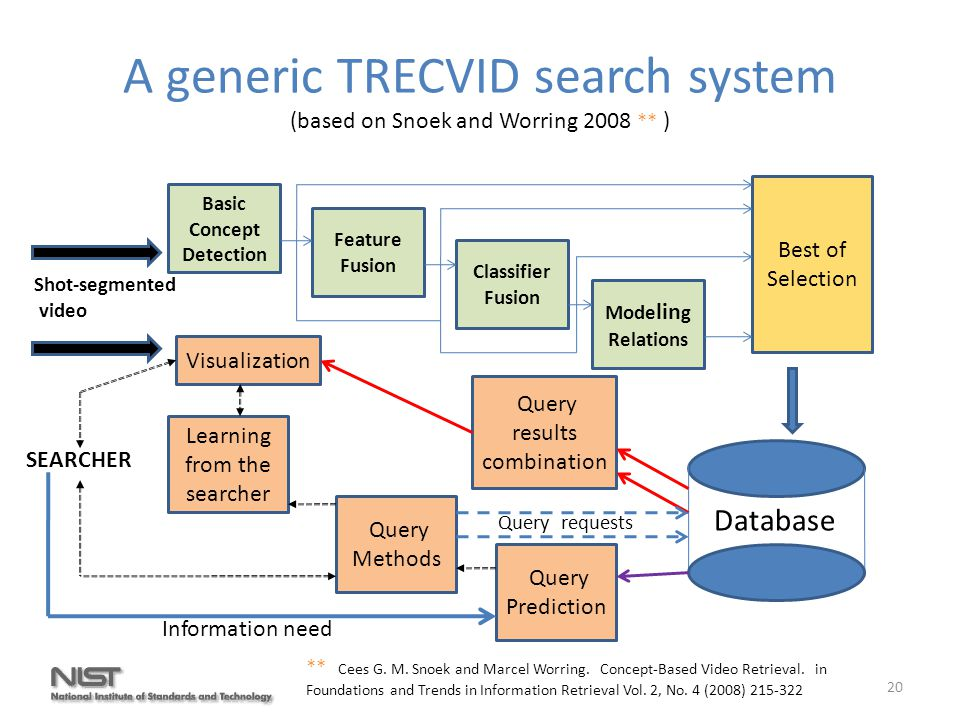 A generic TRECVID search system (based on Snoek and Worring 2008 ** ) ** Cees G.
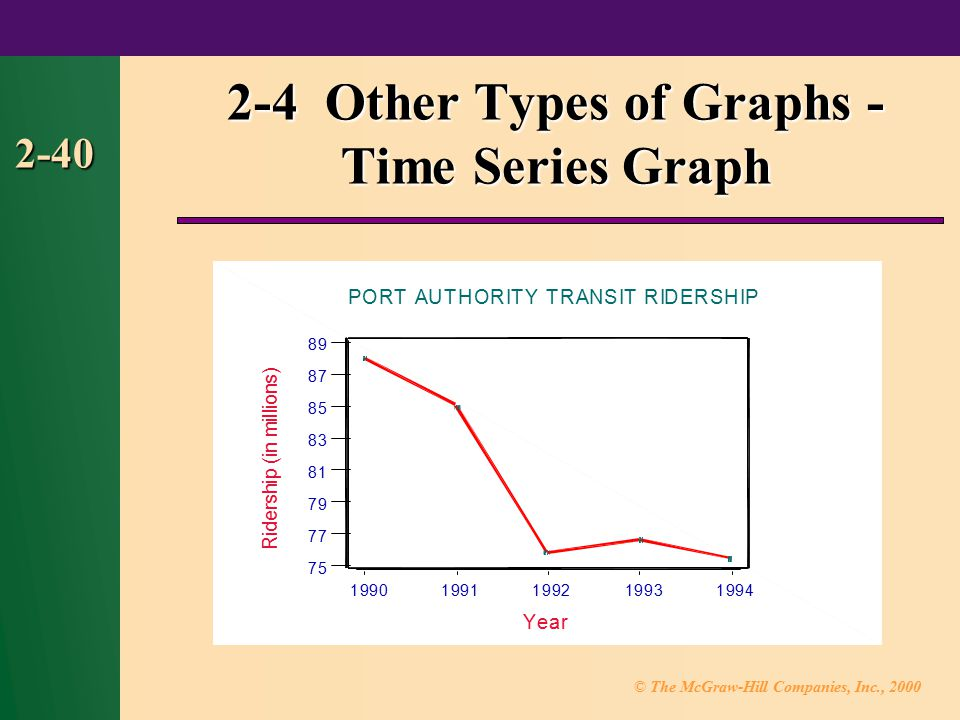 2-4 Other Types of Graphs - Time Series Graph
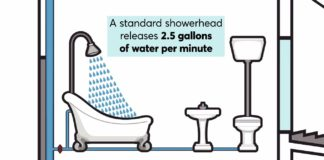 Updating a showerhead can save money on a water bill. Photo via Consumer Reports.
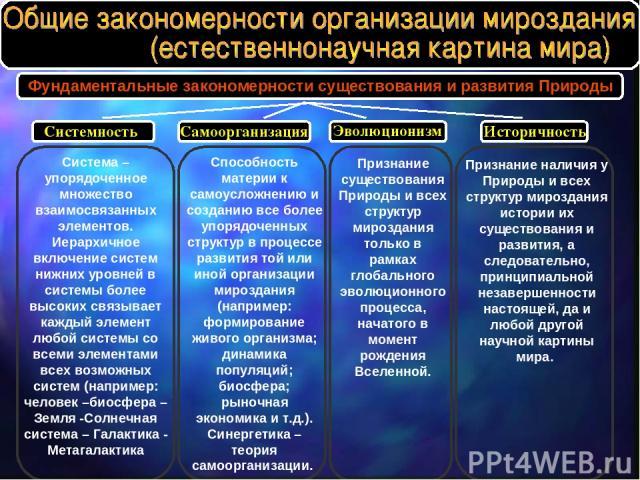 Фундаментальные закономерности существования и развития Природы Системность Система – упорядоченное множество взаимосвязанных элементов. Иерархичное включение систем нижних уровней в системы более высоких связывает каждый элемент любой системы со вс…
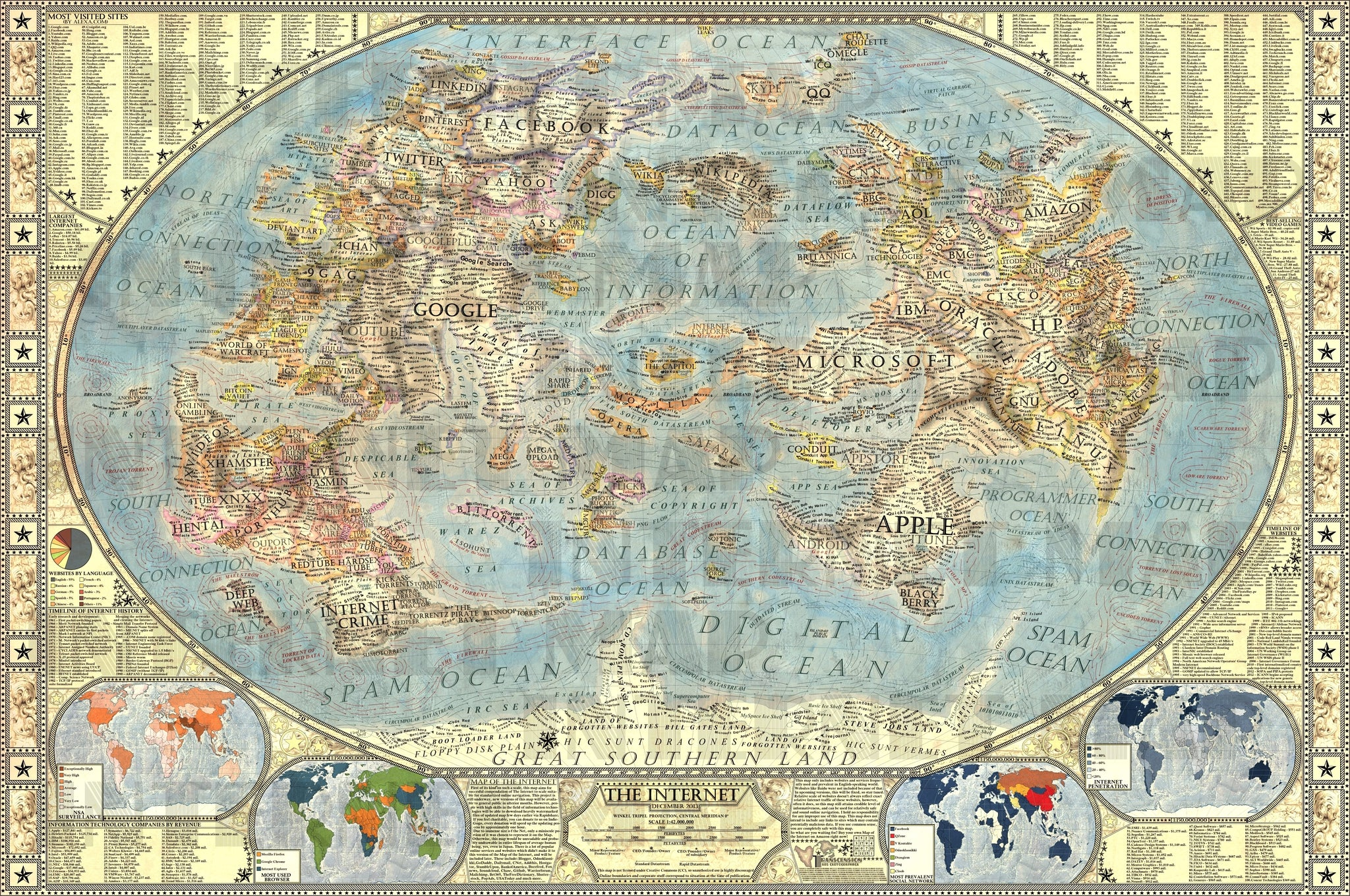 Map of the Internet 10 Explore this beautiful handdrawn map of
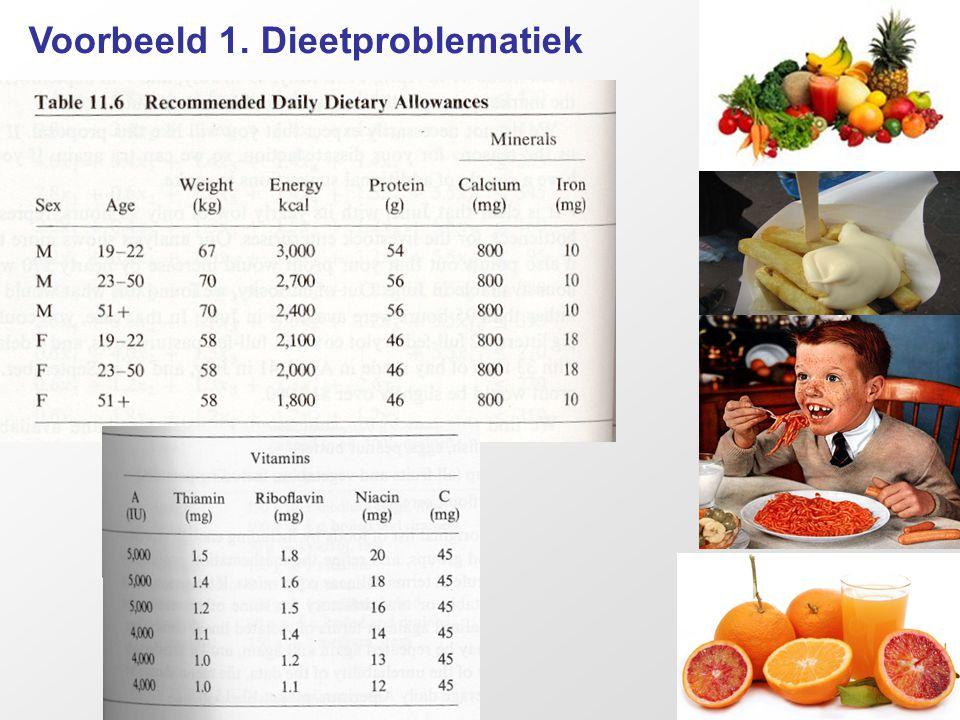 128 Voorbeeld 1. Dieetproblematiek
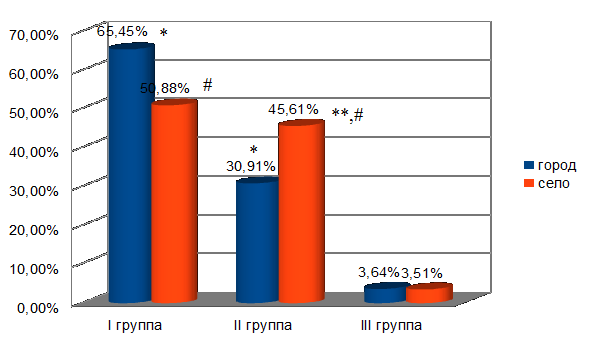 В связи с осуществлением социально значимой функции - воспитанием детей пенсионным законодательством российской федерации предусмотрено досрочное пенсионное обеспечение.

* * *

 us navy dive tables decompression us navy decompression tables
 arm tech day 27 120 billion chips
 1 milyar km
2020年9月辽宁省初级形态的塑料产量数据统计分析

* * *

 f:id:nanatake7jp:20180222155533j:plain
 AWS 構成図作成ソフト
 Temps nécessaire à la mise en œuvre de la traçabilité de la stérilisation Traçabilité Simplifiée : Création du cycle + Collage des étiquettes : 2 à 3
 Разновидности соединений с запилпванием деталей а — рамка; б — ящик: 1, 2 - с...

_What you will do:_ Return only the stretch above from the line containing "2-4 Other Types" through the line containing "Updating a showerhead", word for word and without pictures.

_Answer for this exercise:_
 2-4 Other Types of Graphs - Time Series Graph
 Updating a showerhead can save money on a water bill. Photo via Consumer Reports.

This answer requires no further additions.